• Приглашаем посетить наш сайт
    Тютчев (tutchev.lit-info.ru)
  • Взбаламученное море.
    Часть четвертая. Глава 2. Что-то веет другое

    2. Что-то веет другое

    В сентябре 1853 года наш посол князь Меньшиков выехал из Константинополя.

    Зачем и из-за чего эта война началась -- в народе и в обществе никто понять не мог. Впрочем, не особенно и беспокоились: турок мы так привыкли побеждать! Но Европа двинула на нас флоты английский, французский и турецкий!

    Хомяков писал в стихах, что это на суд Божий сбираются народы.

    Несмотря на нечеловеческое самоотвержение войска, стало однако сказываться, что мы не совсем военное государство; но зато государство совсем уж без путей сообщения...

    В Европе удивлялись нашим полуголодным солдатам и смеялись над генералами.

    С 18 февраля 1855 года Россия надела годичный траур.

    Героизм Нахимова, горевший, как отрадный светоч, перед очами народными, и тот наконец погас.
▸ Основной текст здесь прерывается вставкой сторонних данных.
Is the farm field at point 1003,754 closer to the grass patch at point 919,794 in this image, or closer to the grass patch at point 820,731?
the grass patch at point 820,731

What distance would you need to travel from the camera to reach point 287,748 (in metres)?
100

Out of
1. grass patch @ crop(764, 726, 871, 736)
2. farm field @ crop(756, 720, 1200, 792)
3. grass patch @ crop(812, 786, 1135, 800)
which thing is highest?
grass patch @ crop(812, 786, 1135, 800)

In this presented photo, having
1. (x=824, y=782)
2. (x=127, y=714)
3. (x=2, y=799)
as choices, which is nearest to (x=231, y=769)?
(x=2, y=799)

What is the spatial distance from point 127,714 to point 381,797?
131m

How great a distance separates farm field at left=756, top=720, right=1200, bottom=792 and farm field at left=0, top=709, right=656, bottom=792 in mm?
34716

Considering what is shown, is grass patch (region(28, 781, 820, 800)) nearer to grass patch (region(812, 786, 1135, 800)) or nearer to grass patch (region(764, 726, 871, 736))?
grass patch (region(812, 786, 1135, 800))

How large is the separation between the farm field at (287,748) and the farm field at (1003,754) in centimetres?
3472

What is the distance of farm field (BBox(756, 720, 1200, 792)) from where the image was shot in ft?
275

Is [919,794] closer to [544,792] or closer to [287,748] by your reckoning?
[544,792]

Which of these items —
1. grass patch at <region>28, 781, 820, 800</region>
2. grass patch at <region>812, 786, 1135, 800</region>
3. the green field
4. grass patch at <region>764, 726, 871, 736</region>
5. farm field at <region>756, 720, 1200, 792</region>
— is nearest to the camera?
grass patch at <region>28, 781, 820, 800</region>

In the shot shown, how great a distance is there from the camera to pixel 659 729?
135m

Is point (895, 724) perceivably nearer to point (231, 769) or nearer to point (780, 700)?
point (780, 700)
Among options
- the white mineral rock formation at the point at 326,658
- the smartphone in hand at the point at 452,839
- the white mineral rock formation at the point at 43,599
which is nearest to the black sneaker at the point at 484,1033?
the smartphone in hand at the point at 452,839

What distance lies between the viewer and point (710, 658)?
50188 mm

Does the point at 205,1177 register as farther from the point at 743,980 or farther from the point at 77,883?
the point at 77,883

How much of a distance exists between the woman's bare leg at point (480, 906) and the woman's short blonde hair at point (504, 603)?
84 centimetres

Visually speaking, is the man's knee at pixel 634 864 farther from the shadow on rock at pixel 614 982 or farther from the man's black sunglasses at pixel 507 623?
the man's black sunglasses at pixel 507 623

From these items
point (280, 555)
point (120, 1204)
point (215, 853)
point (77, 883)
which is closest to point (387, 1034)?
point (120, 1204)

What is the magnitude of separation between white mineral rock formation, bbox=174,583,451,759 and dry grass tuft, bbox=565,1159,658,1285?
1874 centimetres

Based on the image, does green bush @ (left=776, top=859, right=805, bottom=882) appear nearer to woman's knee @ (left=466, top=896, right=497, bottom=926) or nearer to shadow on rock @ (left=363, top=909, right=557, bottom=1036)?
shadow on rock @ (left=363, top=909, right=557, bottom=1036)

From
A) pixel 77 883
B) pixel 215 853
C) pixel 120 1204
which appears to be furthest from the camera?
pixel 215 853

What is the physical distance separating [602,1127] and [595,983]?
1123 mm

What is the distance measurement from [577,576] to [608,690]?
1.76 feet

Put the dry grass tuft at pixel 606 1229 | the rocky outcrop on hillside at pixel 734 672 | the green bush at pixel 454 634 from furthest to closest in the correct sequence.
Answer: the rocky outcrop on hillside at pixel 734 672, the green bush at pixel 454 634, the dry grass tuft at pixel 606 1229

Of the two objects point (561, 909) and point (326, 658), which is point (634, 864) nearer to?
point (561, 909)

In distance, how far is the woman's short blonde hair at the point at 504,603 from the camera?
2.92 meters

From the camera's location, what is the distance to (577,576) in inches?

В сентябре 1855 года была напечатана лаконическая депеша из Севастополя: "наши верки страдают"!

    Исход дела стал для всех понятен.

    Все почувствовали общее, и нельзя сказать, чтобы несправедливое, к самим себе презрение.

    "Русский вестник" уже выходил. Щедрин стал печатать свои очерки. По губерниям только поеживались и пошевеливались и почти со слезами на глазах говорили: "Ей-Богу, это ведь он нас учит, а мы и не умели никогда так плутовать!"

    В Петербурге тоже закопошились.

    Добрый наш приятель, цензор Ф***, может быть, лучше многих понимавший состояние общественной атмосферы, нашел совершенно невозможным служить.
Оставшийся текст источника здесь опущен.